*REQUIRED TASK*
Will you transcribe the entries that follow, exactly and in full?

########################################

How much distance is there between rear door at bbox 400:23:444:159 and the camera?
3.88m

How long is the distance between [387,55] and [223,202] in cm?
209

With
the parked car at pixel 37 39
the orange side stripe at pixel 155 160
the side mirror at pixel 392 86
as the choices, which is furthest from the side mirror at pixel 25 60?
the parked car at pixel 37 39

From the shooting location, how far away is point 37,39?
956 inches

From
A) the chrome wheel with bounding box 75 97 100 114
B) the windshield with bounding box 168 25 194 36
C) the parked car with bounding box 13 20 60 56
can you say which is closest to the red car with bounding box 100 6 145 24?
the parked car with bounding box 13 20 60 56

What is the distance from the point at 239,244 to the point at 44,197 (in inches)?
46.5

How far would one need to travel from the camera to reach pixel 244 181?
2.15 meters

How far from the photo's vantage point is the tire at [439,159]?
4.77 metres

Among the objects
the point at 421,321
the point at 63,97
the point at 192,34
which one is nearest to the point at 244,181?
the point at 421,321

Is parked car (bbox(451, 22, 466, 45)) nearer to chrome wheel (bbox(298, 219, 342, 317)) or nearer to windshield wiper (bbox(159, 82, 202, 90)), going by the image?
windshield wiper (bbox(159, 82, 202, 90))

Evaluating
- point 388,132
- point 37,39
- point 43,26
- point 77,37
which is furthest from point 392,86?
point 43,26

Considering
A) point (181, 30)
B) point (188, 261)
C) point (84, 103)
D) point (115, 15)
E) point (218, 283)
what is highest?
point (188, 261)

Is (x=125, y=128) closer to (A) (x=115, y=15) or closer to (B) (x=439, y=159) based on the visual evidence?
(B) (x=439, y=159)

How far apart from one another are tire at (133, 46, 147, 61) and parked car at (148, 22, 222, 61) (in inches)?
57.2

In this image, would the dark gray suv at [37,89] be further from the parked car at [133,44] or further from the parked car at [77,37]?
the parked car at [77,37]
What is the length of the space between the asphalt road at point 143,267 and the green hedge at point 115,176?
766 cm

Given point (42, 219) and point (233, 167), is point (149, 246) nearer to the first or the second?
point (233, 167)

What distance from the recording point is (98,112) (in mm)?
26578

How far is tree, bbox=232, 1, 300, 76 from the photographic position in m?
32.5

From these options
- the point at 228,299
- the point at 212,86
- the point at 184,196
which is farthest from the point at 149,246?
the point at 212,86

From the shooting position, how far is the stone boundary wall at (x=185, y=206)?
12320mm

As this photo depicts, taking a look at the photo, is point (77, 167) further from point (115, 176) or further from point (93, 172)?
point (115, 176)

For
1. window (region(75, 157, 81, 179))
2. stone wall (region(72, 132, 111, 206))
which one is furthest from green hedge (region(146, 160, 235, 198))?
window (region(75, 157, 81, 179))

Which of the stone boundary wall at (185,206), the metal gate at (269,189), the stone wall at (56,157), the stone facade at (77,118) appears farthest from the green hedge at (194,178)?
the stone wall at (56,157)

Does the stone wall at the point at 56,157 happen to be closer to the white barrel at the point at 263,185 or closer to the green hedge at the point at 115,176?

########################################

*TASK SOLUTION*
How much distance is there between rear door at bbox 400:23:444:159 and the camera?
3.88m

How long is the distance between [387,55] and [223,202] in cm?
209

With
the parked car at pixel 37 39
the orange side stripe at pixel 155 160
the side mirror at pixel 392 86
as the choices, which is furthest from the side mirror at pixel 25 60?
the parked car at pixel 37 39

From the shooting location, how far away is point 37,39?
956 inches

From
A) the chrome wheel with bounding box 75 97 100 114
B) the windshield with bounding box 168 25 194 36
C) the parked car with bounding box 13 20 60 56
can you say which is closest to the red car with bounding box 100 6 145 24?
the parked car with bounding box 13 20 60 56

What is the distance from the point at 239,244 to the point at 44,197 (in inches)?
46.5

How far would one need to travel from the camera to reach pixel 244 181?
2.15 meters

How far from the photo's vantage point is the tire at [439,159]?
4.77 metres

Among the objects
the point at 421,321
the point at 63,97
the point at 192,34
which one is nearest to the point at 244,181?
the point at 421,321

Is parked car (bbox(451, 22, 466, 45)) nearer to chrome wheel (bbox(298, 219, 342, 317)) or nearer to windshield wiper (bbox(159, 82, 202, 90)), going by the image?
windshield wiper (bbox(159, 82, 202, 90))

Evaluating
- point 388,132
- point 37,39
- point 43,26
- point 77,37
which is furthest from point 392,86?
point 43,26

Considering
A) point (181, 30)
B) point (188, 261)
C) point (84, 103)
D) point (115, 15)
E) point (218, 283)
what is highest?
point (188, 261)

Is (x=125, y=128) closer to (A) (x=115, y=15) or closer to (B) (x=439, y=159) based on the visual evidence?
(B) (x=439, y=159)

How far apart from one another are tire at (133, 46, 147, 61) and parked car at (148, 22, 222, 61) (in inches)?
57.2

In this image, would the dark gray suv at [37,89] be further from the parked car at [133,44] or further from the parked car at [77,37]?
the parked car at [77,37]
What is the length of the space between the asphalt road at point 143,267 and the green hedge at point 115,176?
766 cm

Given point (42, 219) and point (233, 167), is point (149, 246) nearer to the first or the second?
point (233, 167)

What distance from the recording point is (98,112) (in mm)?
26578

How far is tree, bbox=232, 1, 300, 76 from the photographic position in m?
32.5

From these options
- the point at 228,299
- the point at 212,86
- the point at 184,196
which is farthest from the point at 149,246?
the point at 212,86

From the shooting position, how far is the stone boundary wall at (x=185, y=206)?
12320mm

As this photo depicts, taking a look at the photo, is point (77, 167) further from point (115, 176) or further from point (93, 172)?
point (115, 176)

For
1. window (region(75, 157, 81, 179))
2. stone wall (region(72, 132, 111, 206))
which one is furthest from green hedge (region(146, 160, 235, 198))?
window (region(75, 157, 81, 179))

Which of the stone boundary wall at (185,206), the metal gate at (269,189), the stone wall at (56,157), the stone facade at (77,118) appears farthest from the green hedge at (194,178)?
the stone wall at (56,157)

Does the stone wall at the point at 56,157 happen to be closer to the white barrel at the point at 263,185 or closer to the green hedge at the point at 115,176?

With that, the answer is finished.